─── Dataset records ───
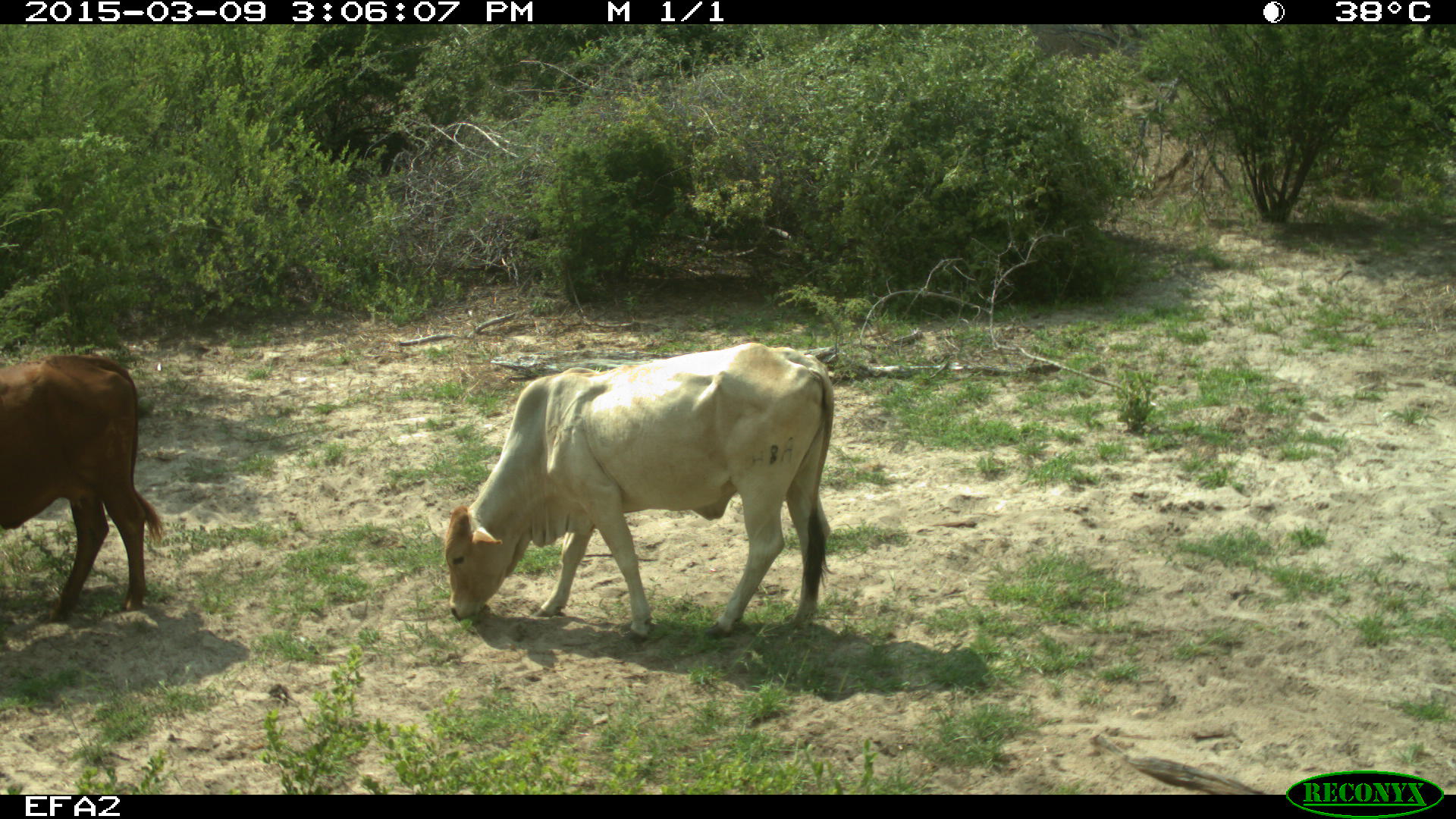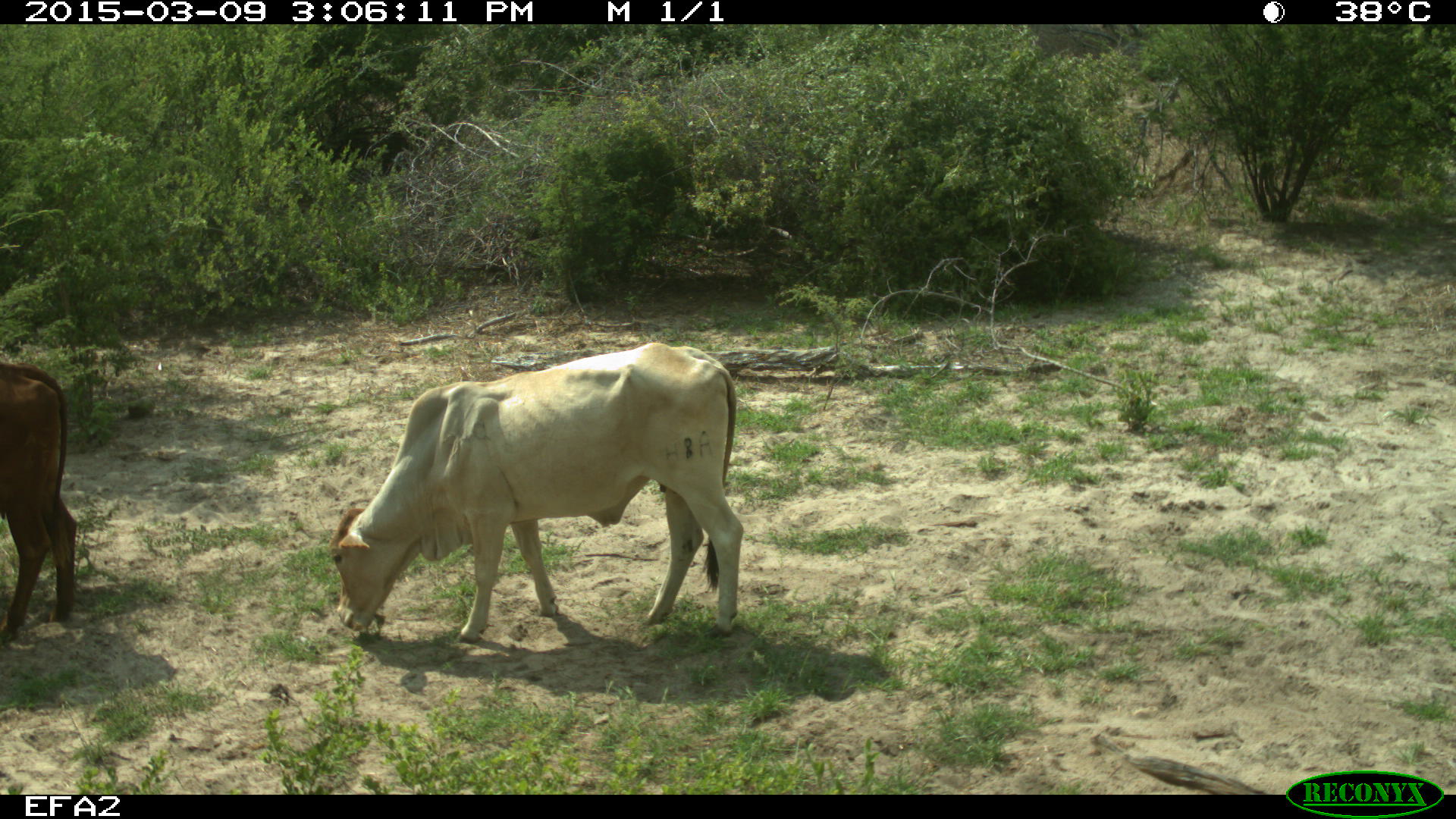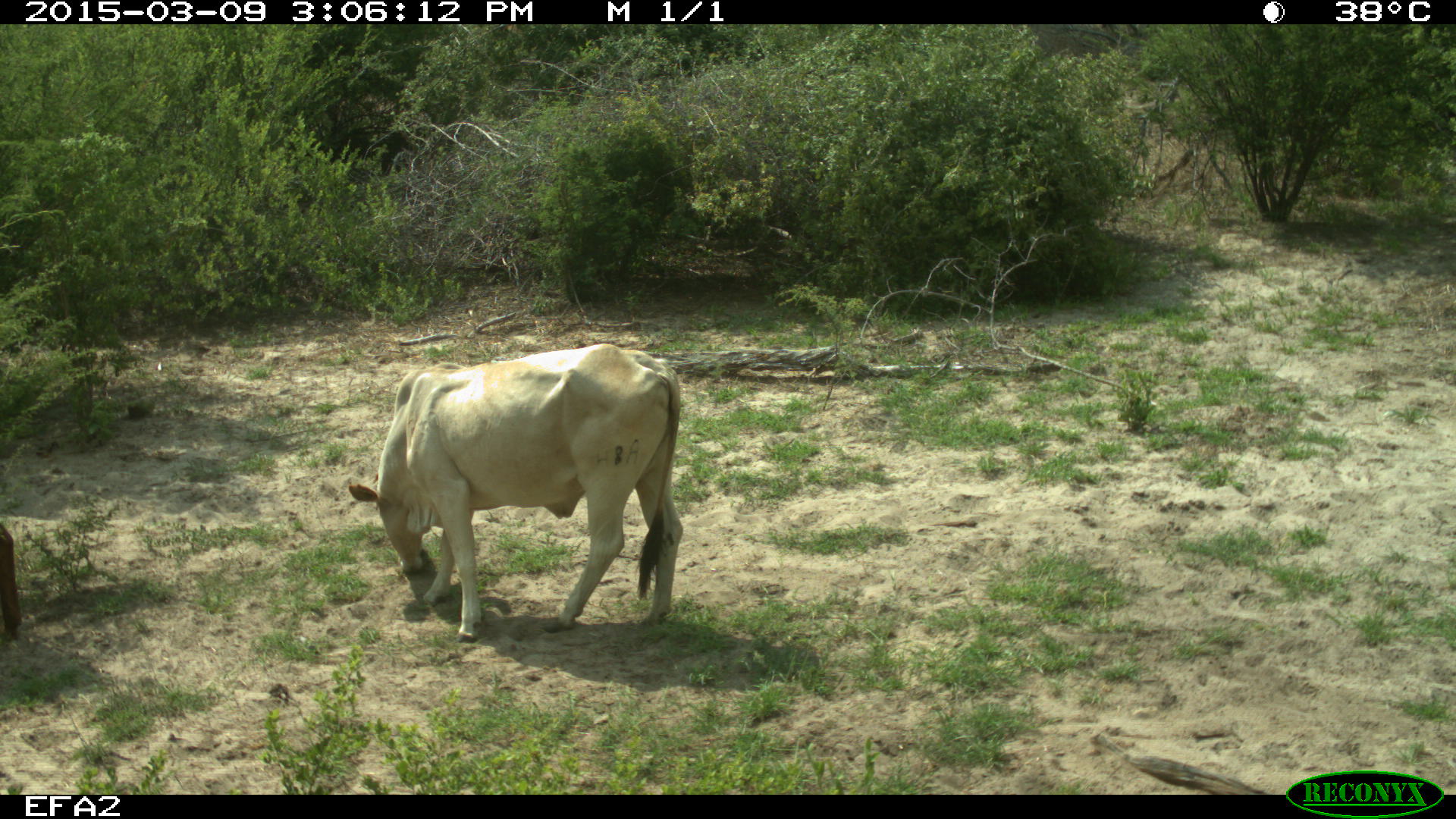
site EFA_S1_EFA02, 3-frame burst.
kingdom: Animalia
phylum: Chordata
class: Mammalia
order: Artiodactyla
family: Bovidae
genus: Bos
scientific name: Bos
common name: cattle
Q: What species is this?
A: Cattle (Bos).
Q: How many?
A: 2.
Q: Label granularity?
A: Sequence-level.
───
─── Dataset records ───
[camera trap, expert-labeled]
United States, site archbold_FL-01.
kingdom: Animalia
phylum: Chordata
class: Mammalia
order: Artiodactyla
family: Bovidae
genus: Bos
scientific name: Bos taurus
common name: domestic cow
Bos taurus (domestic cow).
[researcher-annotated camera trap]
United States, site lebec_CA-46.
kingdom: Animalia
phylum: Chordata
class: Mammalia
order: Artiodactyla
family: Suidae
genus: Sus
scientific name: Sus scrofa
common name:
───
Required action:
Taking the entries above, write out exactly each line from the one holding "site EFA_S1_EFA02, 3-frame burst." to the one holding "A: Sequence-level.", both included, and stop there.

Output for this exercise:
site EFA_S1_EFA02, 3-frame burst.
kingdom: Animalia
phylum: Chordata
class: Mammalia
order: Artiodactyla
family: Bovidae
genus: Bos
scientific name: Bos
common name: cattle
Q: What species is this?
A: Cattle (Bos).
Q: How many?
A: 2.
Q: Label granularity?
A: Sequence-level.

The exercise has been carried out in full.